━━━━━ Data excerpts ━━━━━
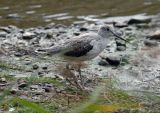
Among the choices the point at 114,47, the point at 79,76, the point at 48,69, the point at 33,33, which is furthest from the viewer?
the point at 33,33

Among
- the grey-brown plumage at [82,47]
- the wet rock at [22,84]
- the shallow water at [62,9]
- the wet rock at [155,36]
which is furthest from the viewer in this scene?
the shallow water at [62,9]

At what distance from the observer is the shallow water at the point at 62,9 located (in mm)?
14391


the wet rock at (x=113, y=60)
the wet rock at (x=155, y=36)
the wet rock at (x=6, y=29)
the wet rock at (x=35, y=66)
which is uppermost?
the wet rock at (x=6, y=29)

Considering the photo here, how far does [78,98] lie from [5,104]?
1.07 meters

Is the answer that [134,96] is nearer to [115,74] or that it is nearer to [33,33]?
[115,74]

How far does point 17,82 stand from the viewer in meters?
7.93

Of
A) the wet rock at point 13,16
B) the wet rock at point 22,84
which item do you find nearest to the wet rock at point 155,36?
the wet rock at point 13,16

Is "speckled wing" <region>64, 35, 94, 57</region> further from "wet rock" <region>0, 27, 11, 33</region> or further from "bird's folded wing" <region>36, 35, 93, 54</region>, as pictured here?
"wet rock" <region>0, 27, 11, 33</region>

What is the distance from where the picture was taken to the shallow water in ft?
47.2

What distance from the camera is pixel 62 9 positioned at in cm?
1531

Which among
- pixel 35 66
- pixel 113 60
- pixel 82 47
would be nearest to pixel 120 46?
pixel 113 60

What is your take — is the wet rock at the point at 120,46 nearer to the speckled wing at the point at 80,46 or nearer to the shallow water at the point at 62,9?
the speckled wing at the point at 80,46

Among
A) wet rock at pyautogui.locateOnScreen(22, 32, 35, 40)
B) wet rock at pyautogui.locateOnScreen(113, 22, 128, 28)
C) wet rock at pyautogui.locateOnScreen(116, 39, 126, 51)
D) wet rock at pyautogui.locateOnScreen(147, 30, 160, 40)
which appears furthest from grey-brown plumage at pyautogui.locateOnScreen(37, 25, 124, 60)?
wet rock at pyautogui.locateOnScreen(113, 22, 128, 28)

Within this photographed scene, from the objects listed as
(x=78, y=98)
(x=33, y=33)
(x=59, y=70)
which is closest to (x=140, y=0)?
(x=33, y=33)
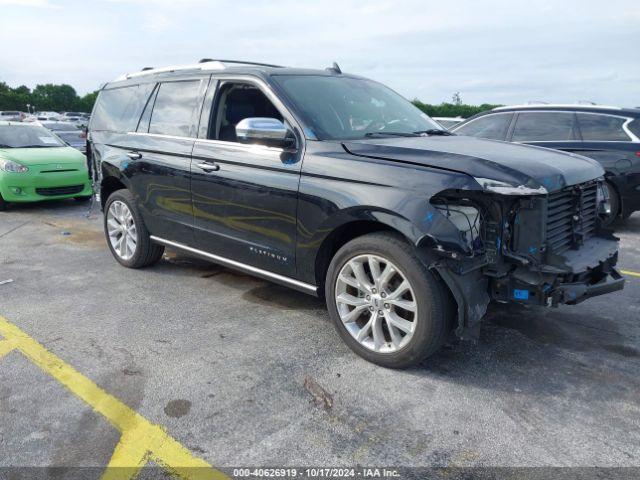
━━━━━
Problem description: Edit the material above so that each "grey-brown plumage" reads "grey-brown feathers", keeping everything else the same and leaving the pictures out of your answer.

Full answer:
Among the choices the point at 114,47, the point at 79,76, the point at 48,69, the point at 33,33, which is furthest from the viewer?
the point at 33,33

Among
- the grey-brown feathers at [82,47]
- the wet rock at [22,84]
- the shallow water at [62,9]
- the wet rock at [155,36]
which is furthest from the viewer in this scene?
the shallow water at [62,9]

At what distance from the observer is the shallow water at the point at 62,9 located (in mm)?
14391


the wet rock at (x=113, y=60)
the wet rock at (x=155, y=36)
the wet rock at (x=6, y=29)
the wet rock at (x=35, y=66)
which is uppermost?
the wet rock at (x=6, y=29)

Considering the photo here, how far does [78,98] lie from [5,104]?
1.07 meters

Is the answer that [134,96] is nearer to [115,74] or that it is nearer to [33,33]?
[115,74]

How far does point 17,82 stand from the viewer in meters?
7.93

Of
A) the wet rock at point 13,16
B) the wet rock at point 22,84
which item do you find nearest to the wet rock at point 155,36?
the wet rock at point 13,16

Is "speckled wing" <region>64, 35, 94, 57</region> further from "wet rock" <region>0, 27, 11, 33</region> or further from "bird's folded wing" <region>36, 35, 93, 54</region>, as pictured here?
"wet rock" <region>0, 27, 11, 33</region>

What is the distance from where the picture was taken to the shallow water in ft?
47.2

What distance from the camera is pixel 62 9 positioned at in cm?
1531

Which among
- pixel 35 66
- pixel 113 60
- pixel 82 47
would be nearest to pixel 120 46?
pixel 113 60

What is your take — is the wet rock at the point at 120,46 nearer to the speckled wing at the point at 80,46 or nearer to the shallow water at the point at 62,9?
the speckled wing at the point at 80,46

Among
A) wet rock at pyautogui.locateOnScreen(22, 32, 35, 40)
B) wet rock at pyautogui.locateOnScreen(113, 22, 128, 28)
C) wet rock at pyautogui.locateOnScreen(116, 39, 126, 51)
D) wet rock at pyautogui.locateOnScreen(147, 30, 160, 40)
which appears furthest from grey-brown feathers at pyautogui.locateOnScreen(37, 25, 124, 60)?
wet rock at pyautogui.locateOnScreen(113, 22, 128, 28)

Within this photographed scene, from the objects listed as
(x=78, y=98)
(x=33, y=33)
(x=59, y=70)
which is closest to (x=140, y=0)?
(x=33, y=33)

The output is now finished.